At the same time, California is sending more and more children to facilities out of state — some as far away as Florida. Indeed, the number of children sent from probation and child welfare agencies across the state has more than tripled since 2008.
What’s happening in California is dishonest,” said Ken Berrick, the founder of Seneca Family of Agencies, a major child services agency based in Oakland. “We’re saying we don’t want locked facilities here and we don’t want group homes, so instead we’re sending kids to Utah where we can’t monitor them. What’s that about? It’s just wrong.”
There are signs that California has a limited ability to guarantee the health and welfare of the children it sends beyond its borders.
For one thing, state officials struggle even to keep track of how many children they’ve sent away. They couldn’t provide a total. Using several different sources of state data, ProPublica calculated that county probation departments in 2015 had some 235 children living out of state; child welfare agencies in 2015 had another 52 placed outside California; and local school districts had more than 600, including Deshaun Becton.
California’s Department of Social Services conducts occasional inspections of out-of-state facilities where California agencies have placed children. Earlier this year, records show, at a facility just over the Nevada border, California inspectors responded to a complaint that children were not being adequately fed. Days later there was a riot at the facility, with two of its buildings set on fire. Only afterward did the inspectors corroborate the complaint and begin removing children. In Colorado, inspectors worried in October 2014 that a facility housing California children was vulnerable to targeting by sex traffickers. It took a year before children were removed and California decertified the home.
ProPublica sent DSS a list of questions concerning the hundreds of California children being cared for out of state, including why such placements were needed and how the state was ensuring the children remained safe. Michael Weston, a spokesman for DSS, sent a general response acknowledging that California had run out of options for many of the children but maintaining that DSS was meeting all of its obligations for monitoring and safeguarding the welfare of those sent away.

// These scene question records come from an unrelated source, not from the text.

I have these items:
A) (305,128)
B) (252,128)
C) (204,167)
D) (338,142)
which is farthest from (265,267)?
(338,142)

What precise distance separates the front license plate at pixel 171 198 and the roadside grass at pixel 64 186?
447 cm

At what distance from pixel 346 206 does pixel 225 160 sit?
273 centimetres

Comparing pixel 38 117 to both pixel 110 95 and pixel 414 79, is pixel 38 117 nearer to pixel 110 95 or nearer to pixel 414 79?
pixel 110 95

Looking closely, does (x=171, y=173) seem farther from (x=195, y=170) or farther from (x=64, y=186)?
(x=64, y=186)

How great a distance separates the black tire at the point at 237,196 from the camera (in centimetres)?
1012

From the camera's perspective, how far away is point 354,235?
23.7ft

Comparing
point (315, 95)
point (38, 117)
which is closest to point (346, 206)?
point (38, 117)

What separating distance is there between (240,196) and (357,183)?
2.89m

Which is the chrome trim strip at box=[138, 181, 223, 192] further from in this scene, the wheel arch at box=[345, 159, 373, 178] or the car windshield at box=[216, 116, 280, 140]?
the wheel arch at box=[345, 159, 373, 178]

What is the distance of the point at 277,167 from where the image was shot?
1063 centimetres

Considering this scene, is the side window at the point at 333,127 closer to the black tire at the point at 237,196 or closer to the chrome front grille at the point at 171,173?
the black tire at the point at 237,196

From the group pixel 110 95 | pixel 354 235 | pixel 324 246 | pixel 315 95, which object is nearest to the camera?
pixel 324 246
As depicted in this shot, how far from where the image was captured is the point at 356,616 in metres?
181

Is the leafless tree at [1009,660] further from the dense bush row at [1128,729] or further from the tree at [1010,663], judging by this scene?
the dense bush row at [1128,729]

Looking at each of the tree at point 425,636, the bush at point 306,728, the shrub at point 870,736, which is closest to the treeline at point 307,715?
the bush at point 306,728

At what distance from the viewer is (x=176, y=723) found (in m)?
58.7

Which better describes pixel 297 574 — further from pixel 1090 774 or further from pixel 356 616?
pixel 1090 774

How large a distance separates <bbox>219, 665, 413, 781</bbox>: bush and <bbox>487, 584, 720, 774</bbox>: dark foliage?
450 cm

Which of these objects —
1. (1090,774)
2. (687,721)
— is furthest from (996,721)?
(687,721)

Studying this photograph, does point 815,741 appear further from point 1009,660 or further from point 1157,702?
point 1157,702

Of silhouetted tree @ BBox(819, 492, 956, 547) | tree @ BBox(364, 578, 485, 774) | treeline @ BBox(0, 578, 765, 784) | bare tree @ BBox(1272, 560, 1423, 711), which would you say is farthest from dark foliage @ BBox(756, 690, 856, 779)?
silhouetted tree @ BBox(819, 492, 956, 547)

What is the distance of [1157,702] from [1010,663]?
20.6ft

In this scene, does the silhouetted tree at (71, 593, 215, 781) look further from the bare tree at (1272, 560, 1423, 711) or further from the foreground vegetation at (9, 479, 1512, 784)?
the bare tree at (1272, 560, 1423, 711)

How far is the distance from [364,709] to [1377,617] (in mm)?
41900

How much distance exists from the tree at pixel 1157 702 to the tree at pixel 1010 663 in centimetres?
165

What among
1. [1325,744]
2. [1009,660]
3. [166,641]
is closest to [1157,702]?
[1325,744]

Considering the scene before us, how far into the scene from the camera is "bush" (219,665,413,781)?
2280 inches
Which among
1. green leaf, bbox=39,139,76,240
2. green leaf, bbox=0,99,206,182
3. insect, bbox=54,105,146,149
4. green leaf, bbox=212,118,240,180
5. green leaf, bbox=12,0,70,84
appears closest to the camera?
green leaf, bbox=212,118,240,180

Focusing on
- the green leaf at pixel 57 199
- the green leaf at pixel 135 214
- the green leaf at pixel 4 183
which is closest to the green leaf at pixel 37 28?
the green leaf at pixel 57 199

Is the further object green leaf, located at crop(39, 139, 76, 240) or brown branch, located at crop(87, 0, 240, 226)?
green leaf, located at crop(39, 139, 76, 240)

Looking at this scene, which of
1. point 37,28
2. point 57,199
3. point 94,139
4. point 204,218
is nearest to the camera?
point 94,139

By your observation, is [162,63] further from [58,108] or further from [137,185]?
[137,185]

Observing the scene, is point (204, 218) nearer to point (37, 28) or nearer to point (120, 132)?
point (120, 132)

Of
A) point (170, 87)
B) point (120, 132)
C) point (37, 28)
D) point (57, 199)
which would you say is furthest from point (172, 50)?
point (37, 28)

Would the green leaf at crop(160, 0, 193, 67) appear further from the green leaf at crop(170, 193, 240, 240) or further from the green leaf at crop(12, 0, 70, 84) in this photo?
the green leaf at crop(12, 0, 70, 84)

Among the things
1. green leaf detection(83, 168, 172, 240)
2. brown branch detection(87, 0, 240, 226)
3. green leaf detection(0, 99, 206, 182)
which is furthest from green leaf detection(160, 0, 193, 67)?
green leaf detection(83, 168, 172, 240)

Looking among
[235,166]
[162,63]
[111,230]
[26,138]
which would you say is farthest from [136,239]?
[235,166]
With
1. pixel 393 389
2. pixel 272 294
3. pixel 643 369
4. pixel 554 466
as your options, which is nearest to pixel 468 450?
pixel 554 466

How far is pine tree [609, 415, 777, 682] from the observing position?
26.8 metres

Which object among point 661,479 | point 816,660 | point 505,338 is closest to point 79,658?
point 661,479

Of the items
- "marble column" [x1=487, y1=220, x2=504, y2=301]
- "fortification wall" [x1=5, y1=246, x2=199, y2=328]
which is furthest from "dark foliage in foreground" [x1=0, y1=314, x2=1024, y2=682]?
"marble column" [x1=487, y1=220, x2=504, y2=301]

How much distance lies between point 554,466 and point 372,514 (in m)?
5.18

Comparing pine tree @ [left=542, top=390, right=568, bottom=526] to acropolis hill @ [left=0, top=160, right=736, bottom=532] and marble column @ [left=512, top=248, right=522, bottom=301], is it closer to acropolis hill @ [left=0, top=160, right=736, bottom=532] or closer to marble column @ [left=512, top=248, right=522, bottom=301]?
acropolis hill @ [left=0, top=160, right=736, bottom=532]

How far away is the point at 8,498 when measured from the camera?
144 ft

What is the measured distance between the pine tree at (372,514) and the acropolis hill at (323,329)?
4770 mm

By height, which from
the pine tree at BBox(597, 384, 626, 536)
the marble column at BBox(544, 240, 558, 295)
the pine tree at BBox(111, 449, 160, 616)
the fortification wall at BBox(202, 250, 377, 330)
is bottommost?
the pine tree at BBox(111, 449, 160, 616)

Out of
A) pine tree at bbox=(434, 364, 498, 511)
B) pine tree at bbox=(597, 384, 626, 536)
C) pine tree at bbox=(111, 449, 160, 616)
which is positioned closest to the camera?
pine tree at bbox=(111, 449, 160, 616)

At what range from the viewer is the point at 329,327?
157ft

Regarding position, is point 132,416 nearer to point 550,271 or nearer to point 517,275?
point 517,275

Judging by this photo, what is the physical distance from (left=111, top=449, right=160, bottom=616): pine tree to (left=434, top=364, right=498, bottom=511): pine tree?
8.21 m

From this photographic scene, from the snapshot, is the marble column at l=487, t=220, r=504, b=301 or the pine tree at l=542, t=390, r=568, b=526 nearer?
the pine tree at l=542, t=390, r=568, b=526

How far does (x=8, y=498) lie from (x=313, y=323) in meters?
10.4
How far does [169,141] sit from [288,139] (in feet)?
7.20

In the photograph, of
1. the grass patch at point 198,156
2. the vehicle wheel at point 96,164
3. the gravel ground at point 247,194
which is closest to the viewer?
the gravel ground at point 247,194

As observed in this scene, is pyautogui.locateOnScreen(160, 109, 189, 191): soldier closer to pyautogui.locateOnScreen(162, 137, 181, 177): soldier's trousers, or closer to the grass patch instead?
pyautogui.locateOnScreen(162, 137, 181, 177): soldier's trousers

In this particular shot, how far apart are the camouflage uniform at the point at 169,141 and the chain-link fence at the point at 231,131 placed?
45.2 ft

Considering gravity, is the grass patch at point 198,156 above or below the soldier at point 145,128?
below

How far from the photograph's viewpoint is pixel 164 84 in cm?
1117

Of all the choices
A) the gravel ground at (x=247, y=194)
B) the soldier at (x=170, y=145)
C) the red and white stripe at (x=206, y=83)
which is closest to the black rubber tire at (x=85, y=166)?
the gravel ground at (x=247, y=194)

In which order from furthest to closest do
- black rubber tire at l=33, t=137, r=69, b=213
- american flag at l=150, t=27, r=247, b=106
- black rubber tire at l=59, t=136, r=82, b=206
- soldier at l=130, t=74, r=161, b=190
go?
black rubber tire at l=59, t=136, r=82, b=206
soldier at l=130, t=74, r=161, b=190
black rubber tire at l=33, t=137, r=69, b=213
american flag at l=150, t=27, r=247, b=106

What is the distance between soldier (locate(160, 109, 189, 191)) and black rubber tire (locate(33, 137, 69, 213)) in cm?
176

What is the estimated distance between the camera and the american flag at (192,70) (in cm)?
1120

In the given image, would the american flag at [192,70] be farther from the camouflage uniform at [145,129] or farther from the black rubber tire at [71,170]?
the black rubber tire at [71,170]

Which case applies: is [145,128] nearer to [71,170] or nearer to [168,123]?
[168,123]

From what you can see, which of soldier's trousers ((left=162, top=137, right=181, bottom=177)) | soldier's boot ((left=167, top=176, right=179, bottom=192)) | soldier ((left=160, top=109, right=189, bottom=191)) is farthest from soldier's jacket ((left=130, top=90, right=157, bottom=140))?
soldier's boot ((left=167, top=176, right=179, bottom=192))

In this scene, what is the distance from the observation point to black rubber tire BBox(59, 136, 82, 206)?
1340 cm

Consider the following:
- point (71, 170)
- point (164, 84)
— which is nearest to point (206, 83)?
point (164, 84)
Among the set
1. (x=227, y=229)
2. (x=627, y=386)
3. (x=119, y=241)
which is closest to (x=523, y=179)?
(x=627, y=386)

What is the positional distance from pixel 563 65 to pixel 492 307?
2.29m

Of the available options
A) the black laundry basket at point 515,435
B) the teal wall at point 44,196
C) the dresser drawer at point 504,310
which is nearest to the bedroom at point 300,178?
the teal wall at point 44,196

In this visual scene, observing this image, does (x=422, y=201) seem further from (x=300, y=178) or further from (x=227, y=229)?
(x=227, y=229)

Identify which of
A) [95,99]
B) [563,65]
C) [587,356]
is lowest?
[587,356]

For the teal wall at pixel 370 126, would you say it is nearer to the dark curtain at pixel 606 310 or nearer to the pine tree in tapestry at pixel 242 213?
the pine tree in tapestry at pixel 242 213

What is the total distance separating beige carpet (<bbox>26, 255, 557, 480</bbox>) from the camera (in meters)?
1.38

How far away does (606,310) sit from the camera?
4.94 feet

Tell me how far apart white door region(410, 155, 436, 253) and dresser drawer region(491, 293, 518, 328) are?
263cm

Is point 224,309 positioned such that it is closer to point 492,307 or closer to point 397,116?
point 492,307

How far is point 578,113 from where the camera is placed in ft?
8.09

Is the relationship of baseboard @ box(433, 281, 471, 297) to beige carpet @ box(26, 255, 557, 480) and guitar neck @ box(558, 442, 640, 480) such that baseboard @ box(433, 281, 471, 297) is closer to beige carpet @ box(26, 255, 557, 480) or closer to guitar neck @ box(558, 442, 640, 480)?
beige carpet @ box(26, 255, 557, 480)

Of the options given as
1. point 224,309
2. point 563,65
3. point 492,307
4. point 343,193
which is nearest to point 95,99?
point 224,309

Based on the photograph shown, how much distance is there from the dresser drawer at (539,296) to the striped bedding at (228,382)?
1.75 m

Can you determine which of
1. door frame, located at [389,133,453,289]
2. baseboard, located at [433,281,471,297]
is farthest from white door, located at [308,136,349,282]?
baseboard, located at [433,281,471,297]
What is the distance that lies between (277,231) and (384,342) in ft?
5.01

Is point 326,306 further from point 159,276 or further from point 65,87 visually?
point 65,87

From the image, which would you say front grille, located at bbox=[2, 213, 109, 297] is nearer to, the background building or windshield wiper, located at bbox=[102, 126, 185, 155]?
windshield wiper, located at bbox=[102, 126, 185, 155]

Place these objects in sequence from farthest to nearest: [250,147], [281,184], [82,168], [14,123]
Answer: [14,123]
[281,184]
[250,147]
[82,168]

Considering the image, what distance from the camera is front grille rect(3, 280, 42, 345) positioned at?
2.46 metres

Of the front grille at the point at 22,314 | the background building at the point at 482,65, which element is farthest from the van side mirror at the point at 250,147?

Deshaun’s long journey to find a safe and effective level of care has exhausted his parents and drained their finances. Lamont Becton, Deshaun’s father, is a firefighter; Deshaun’s mother, Veronice, is a registered nurse. They have met with dozens of experts, driven thousands of miles to rescue Deshaun from one facility after another, kept in touch with their son via Skype when he was assigned to a horse ranch in a remote corner of Utah.
Through it all, they have repeatedly asked themselves a basic question: How can California not be capable of better for Deshaun? His problems — post-traumatic stress, mood disorders, violent outbursts – are significant. Yet can it really be best for troubled, vulnerable children like Deshaun to be sent to other parts of the country in pursuit of adequate supervision and treatment?